On Tue, Feb 06, 2018 at 12:58:23PM -0500, Liang, Kan wrote:
With the exception of handling 'empty' buffers, I ended up with the
below. Please try again.
There are two small errors. After fixing them, the patch works well.
Well, it still doesn't do A, two read()s without PEBS record in between.
So that needs fixing. What 3/5 does, call x86_perf_event_update() after
drain_pebs() is actively wrong after this patch.
+
+ /*
+ * Careful, not all hw sign-extends above the physical width
+ * of the counter.
+ */
+ delta = (new_raw_count << shift) - (prev_raw_count << shift);
+ delta >>= shift;
new_raw_count could be smaller than prev_raw_count.

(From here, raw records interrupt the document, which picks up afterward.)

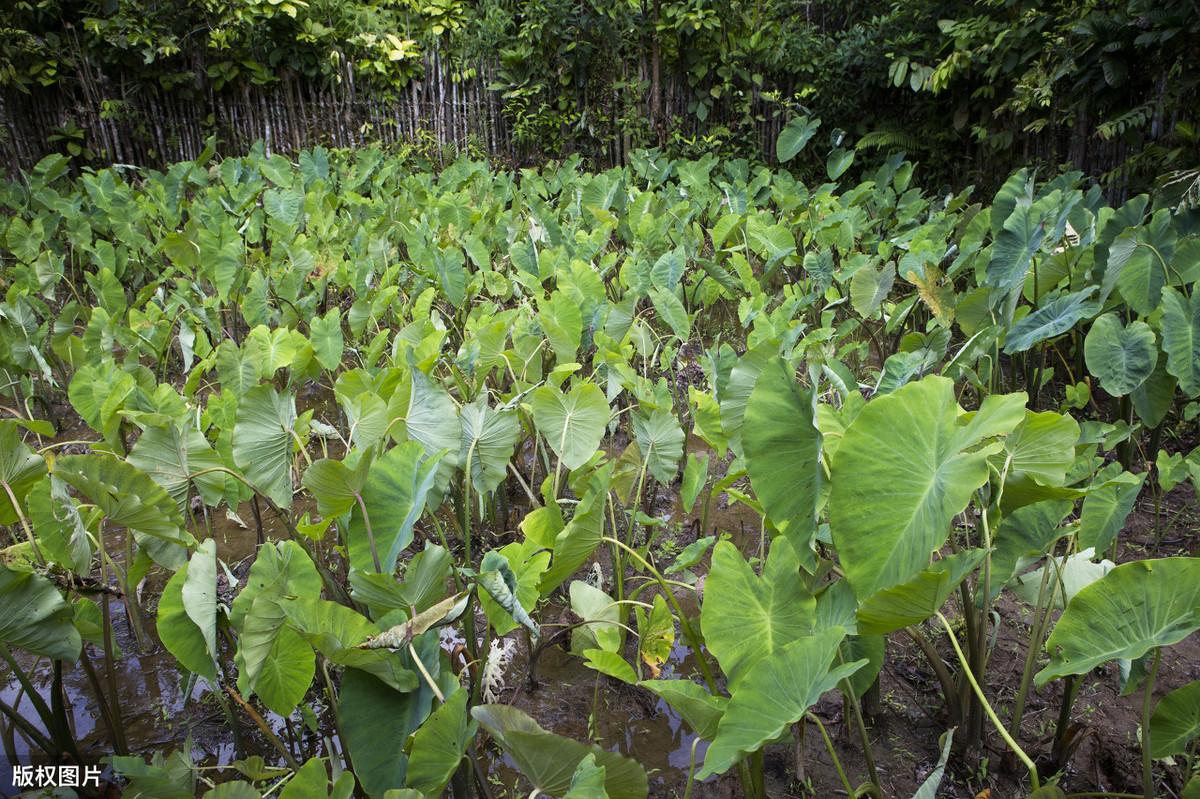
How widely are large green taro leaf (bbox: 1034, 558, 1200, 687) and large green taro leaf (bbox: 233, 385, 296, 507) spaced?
3.49ft

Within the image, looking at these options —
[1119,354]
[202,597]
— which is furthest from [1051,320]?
[202,597]

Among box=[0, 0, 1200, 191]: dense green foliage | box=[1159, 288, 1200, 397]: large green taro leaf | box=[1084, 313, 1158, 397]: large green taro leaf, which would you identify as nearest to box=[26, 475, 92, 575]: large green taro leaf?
box=[1084, 313, 1158, 397]: large green taro leaf

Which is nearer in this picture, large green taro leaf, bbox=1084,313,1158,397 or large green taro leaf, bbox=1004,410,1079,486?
large green taro leaf, bbox=1004,410,1079,486

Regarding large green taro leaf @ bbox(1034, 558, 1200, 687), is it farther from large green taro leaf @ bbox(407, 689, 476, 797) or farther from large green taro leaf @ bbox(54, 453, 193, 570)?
large green taro leaf @ bbox(54, 453, 193, 570)

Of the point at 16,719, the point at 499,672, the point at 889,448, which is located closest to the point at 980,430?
the point at 889,448

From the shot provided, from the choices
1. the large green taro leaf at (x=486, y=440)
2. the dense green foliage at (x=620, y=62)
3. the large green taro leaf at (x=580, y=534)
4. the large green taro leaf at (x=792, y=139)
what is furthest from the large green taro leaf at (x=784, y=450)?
the large green taro leaf at (x=792, y=139)

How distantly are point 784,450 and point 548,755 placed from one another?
1.35 ft

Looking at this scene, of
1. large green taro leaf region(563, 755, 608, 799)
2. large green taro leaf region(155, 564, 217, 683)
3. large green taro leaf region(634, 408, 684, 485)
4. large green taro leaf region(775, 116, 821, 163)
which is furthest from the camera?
large green taro leaf region(775, 116, 821, 163)

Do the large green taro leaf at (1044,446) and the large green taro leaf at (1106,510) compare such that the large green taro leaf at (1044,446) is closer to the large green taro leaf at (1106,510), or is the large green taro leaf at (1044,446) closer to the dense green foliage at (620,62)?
the large green taro leaf at (1106,510)

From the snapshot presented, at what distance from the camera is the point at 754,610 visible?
95cm

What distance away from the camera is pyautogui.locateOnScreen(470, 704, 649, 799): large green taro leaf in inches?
31.4

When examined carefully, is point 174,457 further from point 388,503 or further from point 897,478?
point 897,478

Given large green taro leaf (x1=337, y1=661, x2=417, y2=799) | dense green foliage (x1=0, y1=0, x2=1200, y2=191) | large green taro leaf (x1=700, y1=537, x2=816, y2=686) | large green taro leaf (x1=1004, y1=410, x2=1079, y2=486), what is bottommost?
large green taro leaf (x1=337, y1=661, x2=417, y2=799)

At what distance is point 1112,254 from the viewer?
1890 mm
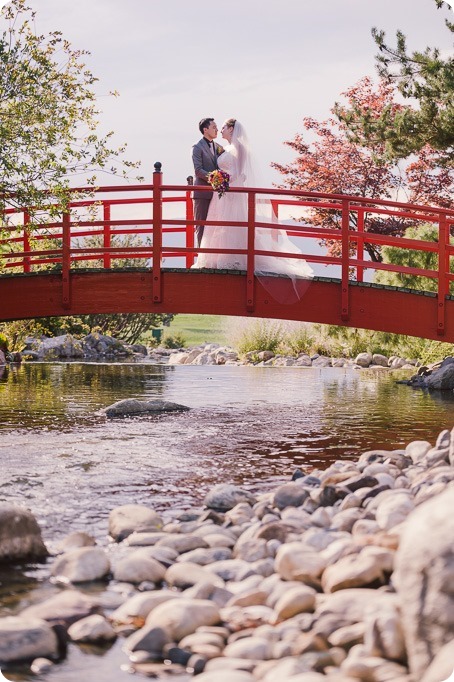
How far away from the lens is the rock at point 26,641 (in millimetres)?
3361

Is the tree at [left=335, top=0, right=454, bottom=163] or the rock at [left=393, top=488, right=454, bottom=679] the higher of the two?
the tree at [left=335, top=0, right=454, bottom=163]

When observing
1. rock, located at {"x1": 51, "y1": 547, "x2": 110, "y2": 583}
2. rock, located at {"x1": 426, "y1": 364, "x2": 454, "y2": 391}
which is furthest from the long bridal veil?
rock, located at {"x1": 51, "y1": 547, "x2": 110, "y2": 583}

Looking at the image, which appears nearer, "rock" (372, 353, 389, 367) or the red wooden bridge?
the red wooden bridge

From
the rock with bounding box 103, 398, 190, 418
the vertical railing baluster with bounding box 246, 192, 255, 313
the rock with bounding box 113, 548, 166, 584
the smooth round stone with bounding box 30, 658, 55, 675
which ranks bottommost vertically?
the smooth round stone with bounding box 30, 658, 55, 675

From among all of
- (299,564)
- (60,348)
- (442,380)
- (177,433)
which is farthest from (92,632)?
(60,348)

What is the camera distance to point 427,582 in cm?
285

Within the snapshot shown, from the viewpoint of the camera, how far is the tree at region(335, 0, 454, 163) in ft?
39.1

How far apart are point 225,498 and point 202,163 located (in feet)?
20.3

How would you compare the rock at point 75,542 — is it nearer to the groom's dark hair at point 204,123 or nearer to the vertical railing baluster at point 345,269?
the vertical railing baluster at point 345,269

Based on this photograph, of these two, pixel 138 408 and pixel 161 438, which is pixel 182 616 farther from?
pixel 138 408

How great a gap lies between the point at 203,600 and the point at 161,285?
7247 millimetres

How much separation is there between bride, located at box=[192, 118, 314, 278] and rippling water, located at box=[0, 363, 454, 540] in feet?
5.14

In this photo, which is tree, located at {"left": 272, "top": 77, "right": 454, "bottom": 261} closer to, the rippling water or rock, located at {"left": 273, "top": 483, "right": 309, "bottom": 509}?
the rippling water

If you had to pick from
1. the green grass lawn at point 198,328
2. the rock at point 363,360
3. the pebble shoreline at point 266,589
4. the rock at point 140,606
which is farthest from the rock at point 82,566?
the green grass lawn at point 198,328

The sign bit will be set. The delta>> could be wrong.
I think we can add a period here to prevent it.
+ delta = (period << shift) + (new_raw_count << shift) -
+ (prev_raw_count << shift);
+ delta >>= shift;
......
+ local64_add(delta + period * (count - 1), &event->count);
Right it does, but that wrecks case A again, because then we get here
with !@count.
Maybe something like:
s64 new, old;
new = ((s64)(new_raw_count << shift) >> shift);
old = ((s64)(old_raw_count << shift) >> shift);
local64_add(new - old + count * period, &event->count);
And then make intel_pmu_drain_pebs_*(), call this function even when !n.